# Prompt
Rewrite the records from the line with "Looking at (664,378), is" to the line with "1535 inches", replacing "nearer" with "closer" and leaving everything else as it is.

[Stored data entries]
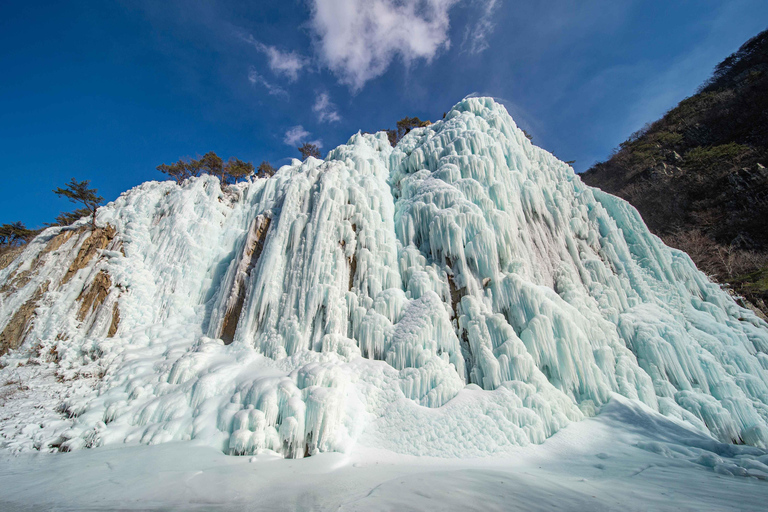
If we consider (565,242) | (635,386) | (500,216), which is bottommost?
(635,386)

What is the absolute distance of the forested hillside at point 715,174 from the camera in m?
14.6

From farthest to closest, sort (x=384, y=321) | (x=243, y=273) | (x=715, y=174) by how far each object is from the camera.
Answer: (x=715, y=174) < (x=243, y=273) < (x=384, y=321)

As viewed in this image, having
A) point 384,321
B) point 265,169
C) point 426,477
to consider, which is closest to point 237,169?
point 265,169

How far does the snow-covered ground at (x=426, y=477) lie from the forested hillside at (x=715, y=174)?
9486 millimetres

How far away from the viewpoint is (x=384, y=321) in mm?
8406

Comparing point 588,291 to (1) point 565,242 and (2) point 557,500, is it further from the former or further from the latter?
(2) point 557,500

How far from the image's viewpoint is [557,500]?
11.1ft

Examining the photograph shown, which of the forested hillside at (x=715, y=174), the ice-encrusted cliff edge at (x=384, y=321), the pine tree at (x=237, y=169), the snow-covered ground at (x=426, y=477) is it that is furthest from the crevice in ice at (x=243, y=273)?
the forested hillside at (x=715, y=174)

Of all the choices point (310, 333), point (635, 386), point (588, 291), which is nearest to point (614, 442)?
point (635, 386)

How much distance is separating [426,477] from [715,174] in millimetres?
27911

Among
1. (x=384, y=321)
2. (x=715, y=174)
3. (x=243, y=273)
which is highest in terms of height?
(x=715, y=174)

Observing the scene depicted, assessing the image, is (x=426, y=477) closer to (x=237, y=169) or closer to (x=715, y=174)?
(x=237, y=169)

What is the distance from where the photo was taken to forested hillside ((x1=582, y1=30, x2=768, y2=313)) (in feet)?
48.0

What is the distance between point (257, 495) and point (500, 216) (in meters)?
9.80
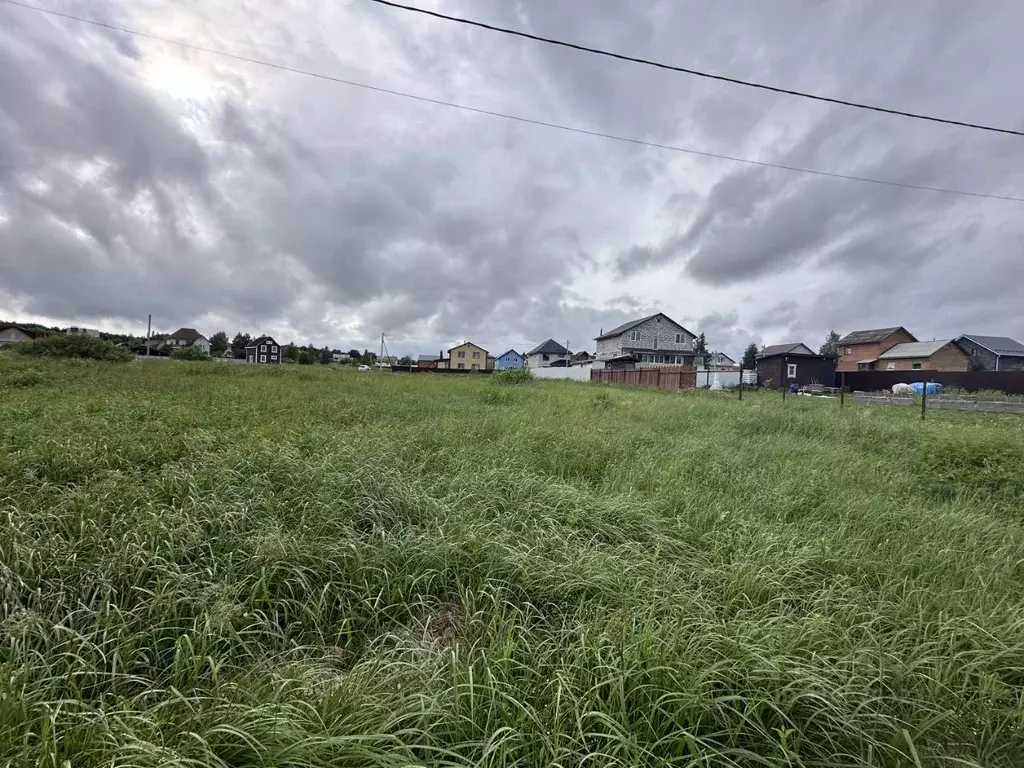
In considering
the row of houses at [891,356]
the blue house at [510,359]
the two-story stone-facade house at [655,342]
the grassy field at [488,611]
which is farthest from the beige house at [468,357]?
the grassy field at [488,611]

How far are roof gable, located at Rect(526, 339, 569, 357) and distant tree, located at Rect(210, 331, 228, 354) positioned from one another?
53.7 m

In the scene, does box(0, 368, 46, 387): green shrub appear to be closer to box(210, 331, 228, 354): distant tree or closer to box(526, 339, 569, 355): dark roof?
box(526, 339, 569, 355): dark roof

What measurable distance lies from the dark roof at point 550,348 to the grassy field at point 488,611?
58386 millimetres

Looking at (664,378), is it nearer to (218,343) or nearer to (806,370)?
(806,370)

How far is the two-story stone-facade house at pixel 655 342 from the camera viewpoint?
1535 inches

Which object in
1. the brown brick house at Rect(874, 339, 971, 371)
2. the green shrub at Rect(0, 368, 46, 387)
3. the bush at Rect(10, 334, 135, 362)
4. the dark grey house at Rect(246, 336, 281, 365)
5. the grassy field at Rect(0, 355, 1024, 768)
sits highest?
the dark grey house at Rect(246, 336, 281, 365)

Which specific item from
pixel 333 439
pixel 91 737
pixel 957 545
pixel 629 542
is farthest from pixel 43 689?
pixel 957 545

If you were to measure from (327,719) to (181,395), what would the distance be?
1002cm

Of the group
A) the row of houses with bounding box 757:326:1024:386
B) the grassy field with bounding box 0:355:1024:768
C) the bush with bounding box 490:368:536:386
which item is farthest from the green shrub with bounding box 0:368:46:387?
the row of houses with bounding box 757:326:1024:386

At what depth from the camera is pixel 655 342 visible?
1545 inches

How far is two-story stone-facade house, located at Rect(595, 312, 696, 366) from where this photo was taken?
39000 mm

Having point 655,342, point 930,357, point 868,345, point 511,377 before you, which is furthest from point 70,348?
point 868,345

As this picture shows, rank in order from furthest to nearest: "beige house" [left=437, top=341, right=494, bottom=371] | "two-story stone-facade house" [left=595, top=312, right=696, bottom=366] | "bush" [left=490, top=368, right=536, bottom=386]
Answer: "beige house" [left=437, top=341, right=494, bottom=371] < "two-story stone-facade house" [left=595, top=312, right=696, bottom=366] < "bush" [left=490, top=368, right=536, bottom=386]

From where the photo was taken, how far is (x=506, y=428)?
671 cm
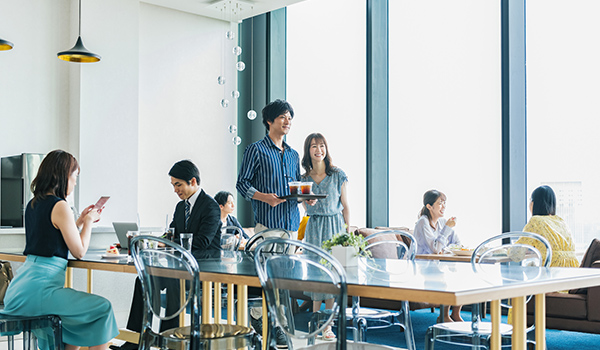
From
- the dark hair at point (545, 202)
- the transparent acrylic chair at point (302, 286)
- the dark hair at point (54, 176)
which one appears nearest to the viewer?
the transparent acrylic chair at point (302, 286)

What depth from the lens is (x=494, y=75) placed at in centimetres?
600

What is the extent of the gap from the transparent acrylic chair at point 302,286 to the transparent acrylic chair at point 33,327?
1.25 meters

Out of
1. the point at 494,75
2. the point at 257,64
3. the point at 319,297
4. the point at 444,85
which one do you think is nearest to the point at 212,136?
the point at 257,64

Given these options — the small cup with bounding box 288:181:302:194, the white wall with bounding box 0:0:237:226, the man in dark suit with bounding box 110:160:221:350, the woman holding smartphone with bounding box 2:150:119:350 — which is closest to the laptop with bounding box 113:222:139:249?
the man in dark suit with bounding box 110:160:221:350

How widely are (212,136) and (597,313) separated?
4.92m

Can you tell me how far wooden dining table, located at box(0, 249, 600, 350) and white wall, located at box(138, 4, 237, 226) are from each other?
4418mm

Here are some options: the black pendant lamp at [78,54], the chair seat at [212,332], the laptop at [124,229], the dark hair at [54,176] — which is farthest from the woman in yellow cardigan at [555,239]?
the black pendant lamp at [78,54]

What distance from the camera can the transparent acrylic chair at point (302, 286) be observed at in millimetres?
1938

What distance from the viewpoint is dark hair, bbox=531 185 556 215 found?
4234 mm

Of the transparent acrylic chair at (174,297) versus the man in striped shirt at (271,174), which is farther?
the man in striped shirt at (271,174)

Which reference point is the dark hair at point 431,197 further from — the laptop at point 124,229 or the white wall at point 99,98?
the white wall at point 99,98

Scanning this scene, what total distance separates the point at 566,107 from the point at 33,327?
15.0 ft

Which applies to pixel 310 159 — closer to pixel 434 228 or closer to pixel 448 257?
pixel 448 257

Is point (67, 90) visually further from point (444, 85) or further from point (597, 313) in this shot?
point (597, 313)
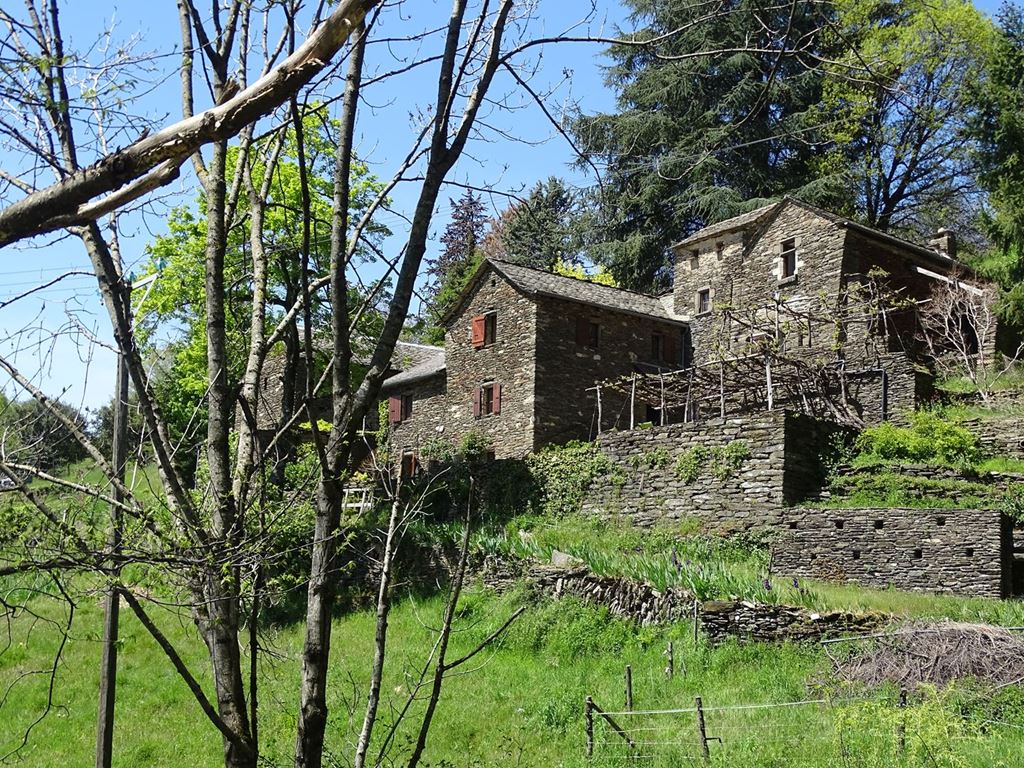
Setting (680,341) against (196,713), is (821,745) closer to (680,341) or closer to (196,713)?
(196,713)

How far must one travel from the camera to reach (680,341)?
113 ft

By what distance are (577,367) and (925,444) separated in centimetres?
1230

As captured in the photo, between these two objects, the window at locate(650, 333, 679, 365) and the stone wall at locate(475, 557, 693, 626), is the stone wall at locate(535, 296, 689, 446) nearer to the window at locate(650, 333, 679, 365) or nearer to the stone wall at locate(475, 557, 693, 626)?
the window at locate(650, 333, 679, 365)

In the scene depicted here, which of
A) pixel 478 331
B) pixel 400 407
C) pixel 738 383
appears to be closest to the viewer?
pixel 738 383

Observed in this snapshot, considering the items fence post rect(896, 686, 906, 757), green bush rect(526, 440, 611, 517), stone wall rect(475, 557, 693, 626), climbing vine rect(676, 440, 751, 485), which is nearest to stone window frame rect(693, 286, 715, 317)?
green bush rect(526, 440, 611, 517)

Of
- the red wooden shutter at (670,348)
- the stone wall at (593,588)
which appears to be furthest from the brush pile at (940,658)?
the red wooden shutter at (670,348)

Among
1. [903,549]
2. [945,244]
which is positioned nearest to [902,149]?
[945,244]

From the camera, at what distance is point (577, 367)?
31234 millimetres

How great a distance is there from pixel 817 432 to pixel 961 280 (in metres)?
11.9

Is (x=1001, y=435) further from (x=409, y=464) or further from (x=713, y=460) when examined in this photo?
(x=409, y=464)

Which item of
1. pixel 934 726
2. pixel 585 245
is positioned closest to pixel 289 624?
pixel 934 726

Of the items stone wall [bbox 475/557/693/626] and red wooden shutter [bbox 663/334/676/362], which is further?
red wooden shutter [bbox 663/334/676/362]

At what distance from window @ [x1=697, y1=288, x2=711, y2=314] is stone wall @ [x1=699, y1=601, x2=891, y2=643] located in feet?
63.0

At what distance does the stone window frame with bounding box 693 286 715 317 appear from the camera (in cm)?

# Task output
Looking at (664,378), is it closer to (218,343) or closer to (806,370)?
(806,370)

How far is the two-story stone-facade house at pixel 655 342 from the camera viewpoint?
1535 inches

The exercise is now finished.